Mahalle duymuştu ayağını kırdığını, Kısmet’in ziyaretler başladı bir bir. İşe gitmesi de pek mümkün değildi bu haldeyken. Birkaç gün böyle devam etti hayat. Sonra bir öğle vakti kapı çaldı. “Açık, gel!” dedi. Nebahat abla kireç gibi yüzüyle girdi içeri. "Ben sana demiştim değil mi?” dedi. Kentsel dönüşüme tabi tutulmuştu mahalle, devletin adamları gelip ölçüm almaya başlamışlardı. Yazıp çizip fiyat biçiyorlardı tarihe, birçok hayata tanıklık etmiş güzelim evlere, bir varoluşa kucak açmış bu mahalleye.

Üzülmüş ve ağlamaya başlamıştı su gibi. Kınalı elleri titriyordu su bardağını tutarken. Sessizce oturdu bütün gece, hiç konuşmadı.

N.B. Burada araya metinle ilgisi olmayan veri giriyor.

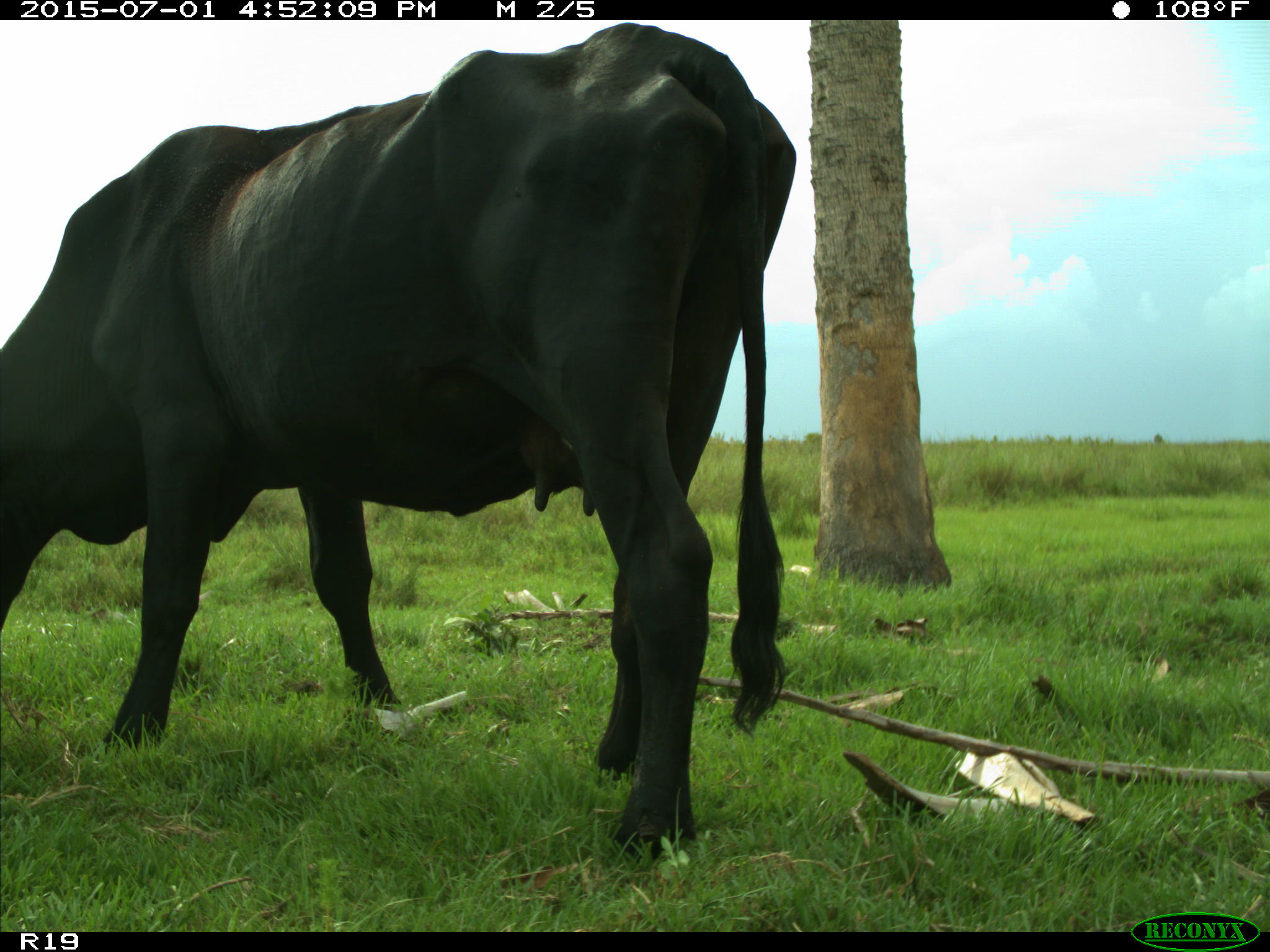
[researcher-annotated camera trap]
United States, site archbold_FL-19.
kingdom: Animalia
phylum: Chordata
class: Mammalia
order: Artiodactyla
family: Bovidae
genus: Bos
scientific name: Bos taurus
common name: domestic cow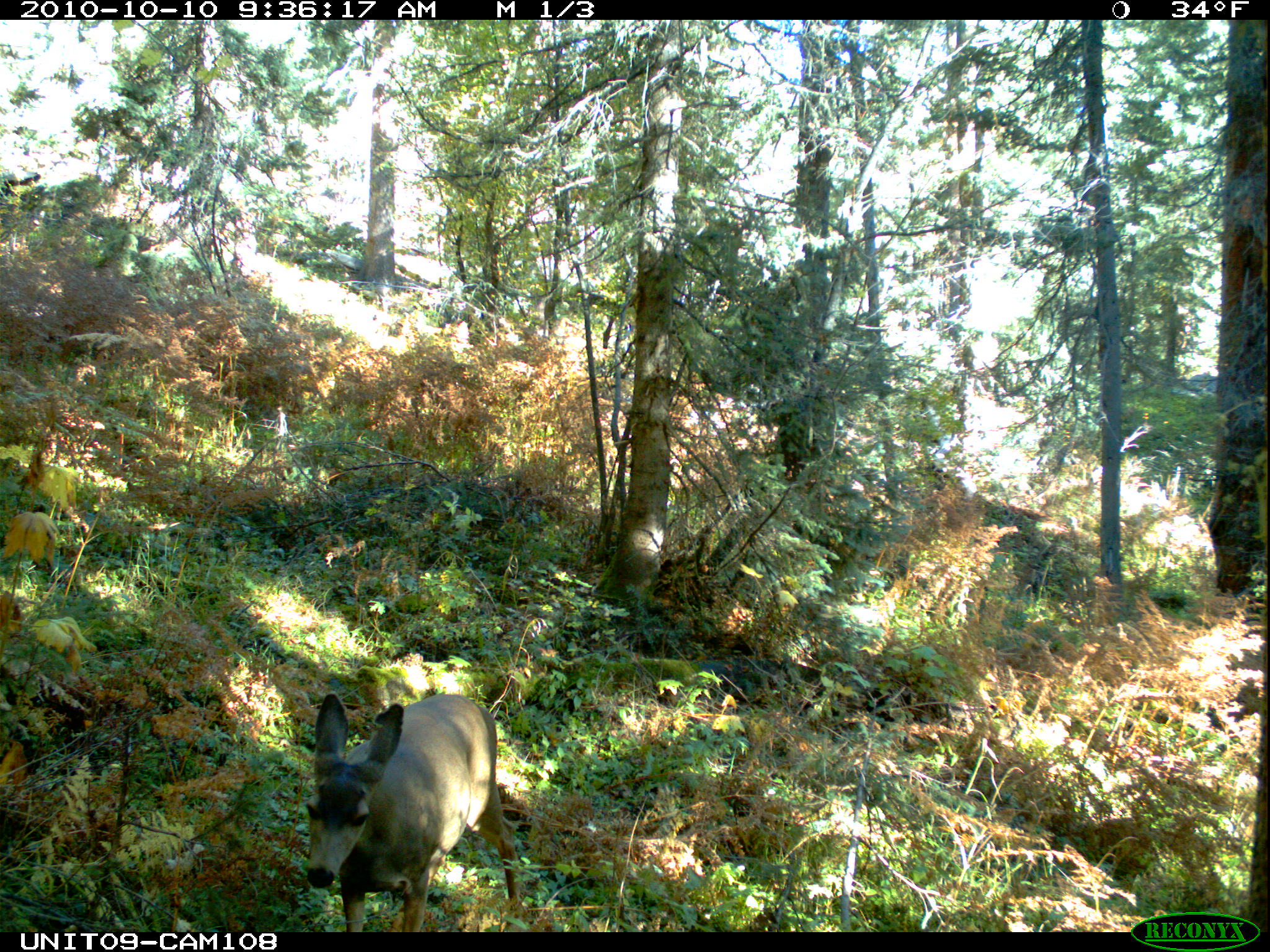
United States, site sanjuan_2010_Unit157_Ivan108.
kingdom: Animalia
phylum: Chordata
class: Mammalia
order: Artiodactyla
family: Cervidae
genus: Odocoileus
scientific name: Odocoileus hemionus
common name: mule deer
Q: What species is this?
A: Odocoileus hemionus (mule deer).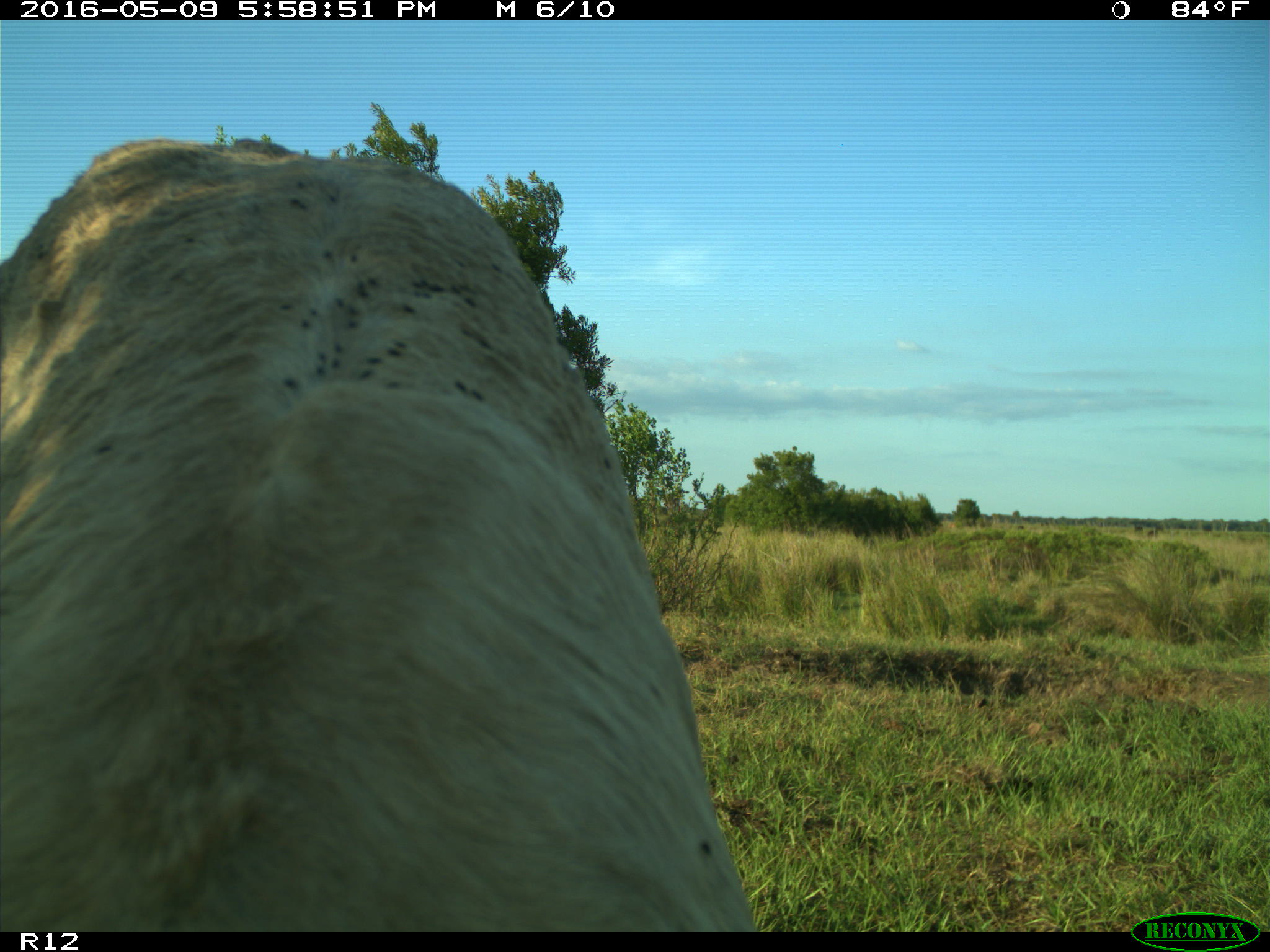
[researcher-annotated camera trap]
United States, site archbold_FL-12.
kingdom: Animalia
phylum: Chordata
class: Mammalia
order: Artiodactyla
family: Bovidae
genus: Bos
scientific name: Bos taurus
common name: domestic cow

Sabah sıra Kısmet’in evine gelmişti. Geldiler, ölçtüler ve kayda değer olmayan bir fiyat biçtiler, sonra da imza istediler. Mecbur attı garip, devlete nasıl karşı gelecekti. Düşünmeye başladı nerelere giderdi, nasıl yaşardı. Zaman durmuş, hayat sona ermişti sanki Kısmet için. Bütün varı yoğu alınmıştı elinden, yaşama gayesi tüketilmişti. Zaten zor geçen ”ötekileşmiş” hayatı iyice zor bir hal almıştı.

Zamanla kendi içinde kayboldu gitti, tutunamadı işleyişine ”öteki” dünyanın ve göçüp gitti aramızdan haberimiz bile olmadan. Her gün göçüp giden diğer suskun insanlar gibi bu laçka hayatı terk etti.